Paman Fang Zhou ingin memprotes, namun ia melihat sinar di mata keponakannya dan ia tahu bahwa Fang Han yang dulu telah mati di bawah injakan kaki Zuo Chen tadi. Yang berdiri di depannya sekarang adalah jiwa yang baru, jiwa yang telah ditempa oleh penghinaan.
"Jika itu pilihanmu, Han-er," bisik Fang Zhou dengan suara serak.
"Paman tidak akan menghalangimu. Tapi ketahuilah, kekuatan tanpa kebijaksanaan hanyalah kehancuran.

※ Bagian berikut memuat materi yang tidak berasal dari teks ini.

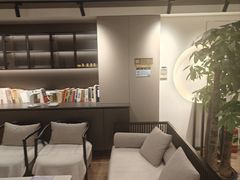 -席仁堂推拿按摩脊柱调理(世纪科贸大厦店)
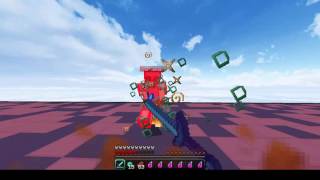 Nerdier TheparkMC CHEATING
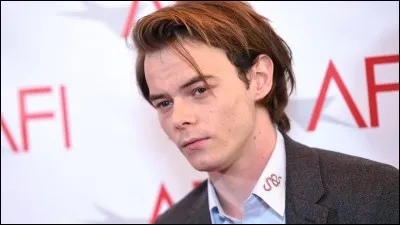 Quel est le métier de cet homme ?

Paman akan mendukungmu, apa pun yang terjadi."
Fang Han berbalik, menatap ke arah gunung-gunung tinggi yang puncaknya tertutup salju abadi di kejauhan, tempat para pendekar hebat dari berbagai sekte berlatih untuk melampaui batas kemanusiaan. Ia mengepalkan tangannya hingga kuku-kukunya melukai telapak tangannya sendiri, membiarkan darah segar menetes dan menyatu dengan tanah lumpur Desa Qinghe.
"Lin Meili, kau bilang dunia ini milik yang kuat. Zuo Chen, kau bilang sumpahku tidak akan pernah terdengar karena aku hanya semut," gumamnya pelan namun setiap suku katanya membawa beban janji yang berat.

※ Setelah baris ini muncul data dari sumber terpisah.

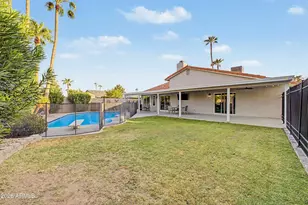 1435 N Tamarisk Dr, Chandler, AZ 85224 - Photo 32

"Tunggu saja. Saat aku kembali berdiri di hadapan kalian nanti, aku tidak akan membawa seratus keping perak. Aku akan membawa badai kehancuran yang akan meratakan setiap inci kesombongan kalian hingga menjadi abu yang diterbangkan angin."
Malam itu, di bawah atap rumah yang hampir roboh, Fang Han tidak tidur. Ia duduk di bawah pohon tua di belakang rumahnya, menutup matanya dan mulai bermeditasi dengan teknik yang Tabib Lu berikan secara rahasia. Ia mulai merasakan riak-riak energi di udara, partikel-partikel kecil yang selama ini ia abaikan, ia mulai menarik energi itu masuk ke dalam pori-porinya secara paksa, meski rasanya seperti ditusuk ribuan jarum panas.

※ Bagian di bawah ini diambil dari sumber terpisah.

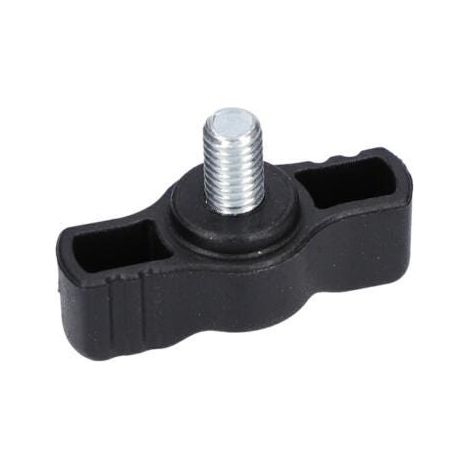 Vis a oreilles pour Scie circulaire BOSCH OUTILLAGES - 1619P01618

Transformasi itu telah dimulai secara resmi. Ini bukan lagi tentang sekadar bertahan hidup dari hari ke hari sebagai asisten tabib yang ceroboh. Ini adalah tentang penaklukan total terhadap takdir yang telah mempermainkannya terlalu lama. Di dalam kegelapan malam, mata Fang Han terbuka, dan untuk sesaat, pupil matanya berkilat dengan warna perak yang aneh, menandakan bahwa sang asisten "Penyembuh" kini telah mulai menumbuhkan taring "Penakluk".
Tujuh hari. Waktunya sangat singkat, namun bagi Fang Han, setiap detiknya akan digunakan untuk menempa dirinya menjadi senjata yang paling mematikan. Ia tahu bahwa Tabib Lu menyimpan rahasia tentang kultivasi medis yang bisa mengubah racun menjadi kekuatan, dan ia tidak akan berhenti sampai ia menguasainya. Dunia Qinghe mungkin kecil, tapi bagi Fang Han, ini adalah langkah pertamanya untuk mengguncang seluruh daratan ini.
"Dunia ini telah menolakku sekali," batinnya sebelum fajar berikutnya tiba. "Maka kali ini, aku akan membuat dunia ini tunduk pada kehendakku."
Apakah tujuh hari cukup bagi seorang "semut" untuk menumbuhkan sayap naga? Ataukah ia akan hancur sebelum sempat membalaskan dendamnya?
Fang Han kini bukan lagi Li Jun yang pasrah. Ia adalah pemangsa yang sedang menajamkan kuku di kegelapan, menunggu saat yang tepat untuk menerjang mereka yang telah berani merusak satu-satunya rumah yang pernah memberinya kehangatan. Setiap tetes keringat dan darah yang jatuh di tanah Qinghe malam itu adalah saksi bisu lahirnya seorang legenda yang akan mengubah peta kekuatan dunia ini selamanya. Seratus keping perak mungkin adalah hutang materi, tapi hutang harga diri hanya bisa dibayar dengan satu hal: kekuasaan mutlak.